Exercise requirements
Reproduce word for word the stretch of the records below from the line containing "Going from closest" through the line containing "4. the point at 202,788", and nothing else.

start Dataset excerpts

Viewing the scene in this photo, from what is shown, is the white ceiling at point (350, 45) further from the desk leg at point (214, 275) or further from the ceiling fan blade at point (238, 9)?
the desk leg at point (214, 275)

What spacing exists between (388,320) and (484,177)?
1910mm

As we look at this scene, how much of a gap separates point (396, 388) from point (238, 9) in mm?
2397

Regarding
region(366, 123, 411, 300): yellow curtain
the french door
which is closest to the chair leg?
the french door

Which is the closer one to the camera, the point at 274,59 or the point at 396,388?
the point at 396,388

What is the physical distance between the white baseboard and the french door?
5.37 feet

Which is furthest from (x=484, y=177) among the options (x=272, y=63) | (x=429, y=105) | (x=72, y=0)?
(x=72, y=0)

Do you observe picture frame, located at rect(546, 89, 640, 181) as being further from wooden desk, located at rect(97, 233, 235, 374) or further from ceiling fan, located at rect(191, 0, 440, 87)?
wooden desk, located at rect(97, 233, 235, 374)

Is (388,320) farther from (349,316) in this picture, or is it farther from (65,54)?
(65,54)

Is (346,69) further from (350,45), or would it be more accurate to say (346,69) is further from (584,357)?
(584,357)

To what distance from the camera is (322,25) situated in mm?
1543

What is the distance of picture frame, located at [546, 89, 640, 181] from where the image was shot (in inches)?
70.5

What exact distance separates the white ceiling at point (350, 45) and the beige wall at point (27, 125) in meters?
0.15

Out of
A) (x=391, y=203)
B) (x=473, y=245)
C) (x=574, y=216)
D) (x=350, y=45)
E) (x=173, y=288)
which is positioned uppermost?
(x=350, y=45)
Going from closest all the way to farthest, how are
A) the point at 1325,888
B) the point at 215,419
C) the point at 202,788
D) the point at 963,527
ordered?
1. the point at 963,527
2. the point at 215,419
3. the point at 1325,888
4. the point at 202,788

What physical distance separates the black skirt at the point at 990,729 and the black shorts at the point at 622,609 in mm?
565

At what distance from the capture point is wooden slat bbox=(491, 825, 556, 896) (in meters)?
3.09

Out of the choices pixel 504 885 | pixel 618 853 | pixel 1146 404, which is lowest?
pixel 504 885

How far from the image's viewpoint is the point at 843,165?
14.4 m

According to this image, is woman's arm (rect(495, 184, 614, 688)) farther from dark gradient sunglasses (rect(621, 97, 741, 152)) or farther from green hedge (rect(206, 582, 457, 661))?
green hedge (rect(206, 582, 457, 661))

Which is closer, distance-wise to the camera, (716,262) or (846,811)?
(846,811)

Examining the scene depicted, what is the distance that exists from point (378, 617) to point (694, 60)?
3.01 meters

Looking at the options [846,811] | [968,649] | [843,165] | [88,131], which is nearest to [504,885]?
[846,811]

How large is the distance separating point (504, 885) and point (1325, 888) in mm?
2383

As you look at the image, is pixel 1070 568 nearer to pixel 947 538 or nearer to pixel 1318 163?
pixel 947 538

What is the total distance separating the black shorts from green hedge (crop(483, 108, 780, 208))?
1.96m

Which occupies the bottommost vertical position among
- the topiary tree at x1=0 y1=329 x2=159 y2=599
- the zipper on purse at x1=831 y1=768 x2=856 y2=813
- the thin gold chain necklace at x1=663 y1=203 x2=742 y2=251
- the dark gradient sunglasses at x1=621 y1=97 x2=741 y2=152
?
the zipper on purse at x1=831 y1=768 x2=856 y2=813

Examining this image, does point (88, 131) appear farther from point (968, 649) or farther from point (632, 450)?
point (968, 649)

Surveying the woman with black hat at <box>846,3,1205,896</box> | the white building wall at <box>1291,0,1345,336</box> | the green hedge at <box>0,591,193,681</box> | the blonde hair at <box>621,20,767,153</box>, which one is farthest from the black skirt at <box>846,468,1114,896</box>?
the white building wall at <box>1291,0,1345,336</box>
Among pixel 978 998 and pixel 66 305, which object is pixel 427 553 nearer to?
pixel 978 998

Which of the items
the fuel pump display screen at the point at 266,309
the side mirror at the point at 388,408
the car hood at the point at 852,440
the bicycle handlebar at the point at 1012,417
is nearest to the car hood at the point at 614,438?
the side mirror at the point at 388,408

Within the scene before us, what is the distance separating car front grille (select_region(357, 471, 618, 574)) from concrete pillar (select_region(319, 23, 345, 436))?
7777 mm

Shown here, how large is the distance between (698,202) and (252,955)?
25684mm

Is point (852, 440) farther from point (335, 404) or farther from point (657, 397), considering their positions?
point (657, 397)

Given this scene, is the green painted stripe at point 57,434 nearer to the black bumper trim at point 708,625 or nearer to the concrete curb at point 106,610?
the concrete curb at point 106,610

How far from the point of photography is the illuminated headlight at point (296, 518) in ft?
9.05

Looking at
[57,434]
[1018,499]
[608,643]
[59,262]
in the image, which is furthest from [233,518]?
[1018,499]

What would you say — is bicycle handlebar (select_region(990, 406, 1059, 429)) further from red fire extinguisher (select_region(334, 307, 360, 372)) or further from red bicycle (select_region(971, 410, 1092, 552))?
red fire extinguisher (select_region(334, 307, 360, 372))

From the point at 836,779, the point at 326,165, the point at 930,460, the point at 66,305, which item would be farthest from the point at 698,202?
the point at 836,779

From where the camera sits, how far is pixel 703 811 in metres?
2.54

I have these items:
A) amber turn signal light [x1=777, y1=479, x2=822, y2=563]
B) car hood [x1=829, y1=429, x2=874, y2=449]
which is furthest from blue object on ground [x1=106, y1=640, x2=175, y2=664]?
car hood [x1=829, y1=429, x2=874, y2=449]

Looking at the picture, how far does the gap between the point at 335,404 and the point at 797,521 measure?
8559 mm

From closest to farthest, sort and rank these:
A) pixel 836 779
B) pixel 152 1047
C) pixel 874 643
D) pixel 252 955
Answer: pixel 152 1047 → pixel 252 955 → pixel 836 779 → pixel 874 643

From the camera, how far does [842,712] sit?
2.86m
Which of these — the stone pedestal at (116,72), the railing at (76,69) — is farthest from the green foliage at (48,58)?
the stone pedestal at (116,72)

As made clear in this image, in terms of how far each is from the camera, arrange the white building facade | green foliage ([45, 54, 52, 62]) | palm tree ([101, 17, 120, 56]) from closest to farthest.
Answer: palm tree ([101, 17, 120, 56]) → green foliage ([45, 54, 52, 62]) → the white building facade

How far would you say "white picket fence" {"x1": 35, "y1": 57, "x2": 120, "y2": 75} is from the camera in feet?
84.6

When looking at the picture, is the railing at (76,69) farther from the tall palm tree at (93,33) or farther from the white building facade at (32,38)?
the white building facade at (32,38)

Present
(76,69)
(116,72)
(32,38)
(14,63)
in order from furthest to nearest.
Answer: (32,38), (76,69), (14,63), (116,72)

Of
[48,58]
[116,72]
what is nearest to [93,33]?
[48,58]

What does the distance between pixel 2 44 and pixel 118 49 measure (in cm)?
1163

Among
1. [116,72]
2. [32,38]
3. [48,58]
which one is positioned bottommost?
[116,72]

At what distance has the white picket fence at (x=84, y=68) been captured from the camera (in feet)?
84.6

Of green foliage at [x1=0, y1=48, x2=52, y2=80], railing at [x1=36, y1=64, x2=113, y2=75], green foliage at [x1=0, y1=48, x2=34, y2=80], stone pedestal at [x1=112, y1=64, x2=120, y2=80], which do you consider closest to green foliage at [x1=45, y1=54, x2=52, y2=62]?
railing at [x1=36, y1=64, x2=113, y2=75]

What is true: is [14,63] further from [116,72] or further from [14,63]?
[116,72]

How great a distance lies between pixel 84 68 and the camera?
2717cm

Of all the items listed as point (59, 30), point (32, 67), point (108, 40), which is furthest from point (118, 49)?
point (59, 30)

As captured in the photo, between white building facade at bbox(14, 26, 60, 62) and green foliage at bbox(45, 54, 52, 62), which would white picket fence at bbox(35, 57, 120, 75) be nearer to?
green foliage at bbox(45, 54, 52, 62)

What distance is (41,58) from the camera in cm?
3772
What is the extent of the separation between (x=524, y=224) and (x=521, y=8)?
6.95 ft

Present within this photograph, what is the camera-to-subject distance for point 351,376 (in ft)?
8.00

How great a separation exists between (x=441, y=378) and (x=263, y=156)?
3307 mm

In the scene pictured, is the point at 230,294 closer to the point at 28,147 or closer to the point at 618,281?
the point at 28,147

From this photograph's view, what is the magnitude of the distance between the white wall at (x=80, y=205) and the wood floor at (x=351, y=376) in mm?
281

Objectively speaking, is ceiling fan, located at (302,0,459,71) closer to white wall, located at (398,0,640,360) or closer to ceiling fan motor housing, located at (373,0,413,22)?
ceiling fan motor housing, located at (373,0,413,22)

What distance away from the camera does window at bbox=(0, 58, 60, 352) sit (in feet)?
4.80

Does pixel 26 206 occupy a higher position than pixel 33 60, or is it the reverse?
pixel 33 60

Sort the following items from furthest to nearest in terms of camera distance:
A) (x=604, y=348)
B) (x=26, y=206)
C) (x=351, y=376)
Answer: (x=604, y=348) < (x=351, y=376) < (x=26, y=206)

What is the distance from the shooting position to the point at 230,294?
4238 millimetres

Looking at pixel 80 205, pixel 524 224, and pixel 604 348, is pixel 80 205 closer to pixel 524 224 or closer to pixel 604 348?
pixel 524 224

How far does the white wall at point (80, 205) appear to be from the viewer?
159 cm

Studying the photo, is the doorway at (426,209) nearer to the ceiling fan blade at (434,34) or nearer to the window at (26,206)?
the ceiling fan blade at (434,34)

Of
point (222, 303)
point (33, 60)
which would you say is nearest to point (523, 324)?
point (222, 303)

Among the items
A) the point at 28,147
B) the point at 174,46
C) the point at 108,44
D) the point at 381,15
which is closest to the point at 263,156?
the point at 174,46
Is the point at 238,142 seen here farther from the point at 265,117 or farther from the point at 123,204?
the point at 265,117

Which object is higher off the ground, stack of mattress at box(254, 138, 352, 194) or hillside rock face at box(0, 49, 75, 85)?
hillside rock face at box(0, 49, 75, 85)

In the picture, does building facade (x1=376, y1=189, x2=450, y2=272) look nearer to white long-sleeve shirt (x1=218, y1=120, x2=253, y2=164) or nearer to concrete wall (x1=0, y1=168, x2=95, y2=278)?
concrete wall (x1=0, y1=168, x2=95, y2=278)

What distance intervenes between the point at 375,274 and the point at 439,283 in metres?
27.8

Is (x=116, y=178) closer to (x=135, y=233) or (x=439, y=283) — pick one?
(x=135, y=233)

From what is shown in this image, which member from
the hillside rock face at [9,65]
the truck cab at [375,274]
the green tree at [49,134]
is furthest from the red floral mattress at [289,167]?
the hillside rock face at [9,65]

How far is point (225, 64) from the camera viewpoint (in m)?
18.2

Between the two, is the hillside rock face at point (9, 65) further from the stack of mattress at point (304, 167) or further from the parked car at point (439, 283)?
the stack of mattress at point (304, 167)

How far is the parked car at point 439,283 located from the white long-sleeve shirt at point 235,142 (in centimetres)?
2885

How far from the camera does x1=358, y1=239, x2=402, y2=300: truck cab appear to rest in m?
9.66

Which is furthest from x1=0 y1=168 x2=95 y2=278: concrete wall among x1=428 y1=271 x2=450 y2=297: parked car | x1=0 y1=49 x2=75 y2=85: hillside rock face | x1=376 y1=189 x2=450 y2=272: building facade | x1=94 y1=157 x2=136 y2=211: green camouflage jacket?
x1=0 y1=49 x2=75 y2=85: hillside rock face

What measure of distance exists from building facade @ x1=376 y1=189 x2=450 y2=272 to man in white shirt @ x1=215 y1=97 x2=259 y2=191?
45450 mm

end Dataset excerpts

Correct response
Going from closest all the way to farthest, how are
A) the point at 1325,888
B) the point at 215,419
C) the point at 202,788
D) the point at 963,527
ordered?
1. the point at 963,527
2. the point at 215,419
3. the point at 1325,888
4. the point at 202,788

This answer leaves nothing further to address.